Of the 21 crew members aboard The Essex, just eight members of the crew were rescued after more than 80 days at sea; with an incredible tale of starvation, dehydration and unfathomable, mortal desperation to tell.

Two members of the crew wrote accounts of the failed voyage. First mate Owen Chase's account was a widely circulated story of the time, published just months after his return home. The other, written by cabin boy Thomas Nickerson 50 years later, was not published, but, remarkably, was discovered in an attic in 1960, 80 years after Nickerson's death.

Their accounts differ in places, but what is indisputable is that they both recall exactly how their supposedly "lucky" ship sank. It was stove by a giant whale.

Herman Melville heard this story, met with the captain of the Essex and was inspired to write his classic novel Moby Dick.






Moby Dick was actually named after a real whale, Mocha Dick, first spotted by sailors in the 19th century near the island of Mocha, near southern Chile. Whales were often given pet names by sailors, Tom and Dick were common - though there are no accounts of a Harry.

Mocha Dick was an albino whale, described by explorer Jerimiah N Reynolds as "an old bull whale of prodigious size and strength… white as wool". Legend has it that it killed 30 men and was covered in scars and punctured with spears from previous attempts to harpoon it; before eventually being slaughtered in 1838.
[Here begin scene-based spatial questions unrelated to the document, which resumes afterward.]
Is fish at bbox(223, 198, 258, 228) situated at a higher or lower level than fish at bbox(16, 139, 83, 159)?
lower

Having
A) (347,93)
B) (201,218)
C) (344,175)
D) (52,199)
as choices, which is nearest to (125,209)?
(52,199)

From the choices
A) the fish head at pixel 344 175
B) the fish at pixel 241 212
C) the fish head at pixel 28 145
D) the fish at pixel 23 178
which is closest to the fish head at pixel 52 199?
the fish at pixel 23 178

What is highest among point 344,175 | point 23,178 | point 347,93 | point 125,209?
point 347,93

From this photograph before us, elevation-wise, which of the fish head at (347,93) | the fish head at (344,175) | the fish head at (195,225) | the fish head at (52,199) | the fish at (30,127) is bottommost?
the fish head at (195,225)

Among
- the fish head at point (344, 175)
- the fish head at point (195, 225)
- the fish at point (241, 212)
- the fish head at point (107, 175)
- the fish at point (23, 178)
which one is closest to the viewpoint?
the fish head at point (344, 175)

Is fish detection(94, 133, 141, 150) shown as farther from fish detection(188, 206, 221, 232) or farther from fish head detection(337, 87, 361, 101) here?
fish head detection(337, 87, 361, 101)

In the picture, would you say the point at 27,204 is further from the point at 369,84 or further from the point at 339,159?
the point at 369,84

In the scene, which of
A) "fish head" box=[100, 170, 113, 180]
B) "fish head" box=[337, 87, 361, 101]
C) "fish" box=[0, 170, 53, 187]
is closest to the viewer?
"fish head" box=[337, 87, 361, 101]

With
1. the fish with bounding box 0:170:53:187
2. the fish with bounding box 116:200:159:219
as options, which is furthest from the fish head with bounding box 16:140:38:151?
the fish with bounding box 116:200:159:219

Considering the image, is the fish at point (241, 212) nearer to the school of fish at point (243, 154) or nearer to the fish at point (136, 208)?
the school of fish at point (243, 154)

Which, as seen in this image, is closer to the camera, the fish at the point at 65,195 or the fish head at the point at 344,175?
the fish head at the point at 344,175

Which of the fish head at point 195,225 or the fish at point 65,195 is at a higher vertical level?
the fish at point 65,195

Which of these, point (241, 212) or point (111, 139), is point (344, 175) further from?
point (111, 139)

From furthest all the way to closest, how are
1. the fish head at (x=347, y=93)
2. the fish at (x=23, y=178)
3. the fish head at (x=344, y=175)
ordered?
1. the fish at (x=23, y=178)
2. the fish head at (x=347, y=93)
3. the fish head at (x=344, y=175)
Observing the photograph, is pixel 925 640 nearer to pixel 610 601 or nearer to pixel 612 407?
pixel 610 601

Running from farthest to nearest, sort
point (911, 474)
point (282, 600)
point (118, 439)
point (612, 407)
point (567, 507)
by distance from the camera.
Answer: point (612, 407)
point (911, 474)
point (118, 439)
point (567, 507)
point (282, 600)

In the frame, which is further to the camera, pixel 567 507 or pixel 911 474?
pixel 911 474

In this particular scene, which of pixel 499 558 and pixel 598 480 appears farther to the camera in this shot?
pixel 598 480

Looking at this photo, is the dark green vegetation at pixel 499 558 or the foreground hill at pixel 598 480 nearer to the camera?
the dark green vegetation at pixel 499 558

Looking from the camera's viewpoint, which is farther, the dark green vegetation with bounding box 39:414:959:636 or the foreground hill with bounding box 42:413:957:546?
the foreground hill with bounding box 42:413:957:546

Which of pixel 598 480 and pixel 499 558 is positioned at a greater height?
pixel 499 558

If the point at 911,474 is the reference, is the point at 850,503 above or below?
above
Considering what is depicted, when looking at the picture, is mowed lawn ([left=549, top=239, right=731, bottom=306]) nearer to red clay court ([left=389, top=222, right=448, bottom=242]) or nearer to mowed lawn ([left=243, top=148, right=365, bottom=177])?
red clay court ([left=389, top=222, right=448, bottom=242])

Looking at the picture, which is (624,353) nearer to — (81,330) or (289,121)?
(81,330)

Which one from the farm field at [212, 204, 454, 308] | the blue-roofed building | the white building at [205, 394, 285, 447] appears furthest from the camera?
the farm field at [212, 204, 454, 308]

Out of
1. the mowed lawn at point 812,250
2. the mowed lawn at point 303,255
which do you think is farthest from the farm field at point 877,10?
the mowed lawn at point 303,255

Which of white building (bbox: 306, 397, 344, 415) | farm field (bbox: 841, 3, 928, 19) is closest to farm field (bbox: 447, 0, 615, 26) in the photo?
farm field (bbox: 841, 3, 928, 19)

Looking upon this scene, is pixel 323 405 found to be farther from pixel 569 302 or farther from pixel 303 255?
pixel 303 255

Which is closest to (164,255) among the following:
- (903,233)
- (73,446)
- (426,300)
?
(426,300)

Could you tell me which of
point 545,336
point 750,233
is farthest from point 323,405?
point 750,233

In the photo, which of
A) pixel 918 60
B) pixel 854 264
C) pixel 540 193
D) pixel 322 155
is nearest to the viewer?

Sometimes described as Leviathans, sperm whales truly are creatures of mythical proportions. They have the largest teeth of any whale and live to be more than 60 years old. They can dive deeper than any other sea mammal (around 3km) in order to catch their favourite deep sea food, the elusive squid.


Whaling in the 19th century was a lucrative business as whale oil became immensely valuable for lighting oil lamps and making candles and soaps. More than 900 whaleships were out to sea in the mid-1800s, hailing mainly from American ports, with an average voyage length of three or four years.

By the mid 19th century, whale numbers were depleting rapidly. But with the discovery of petroleum in Pennsylvania in 1859, the American whaling industry had almost completely disappeared by the start of World War I.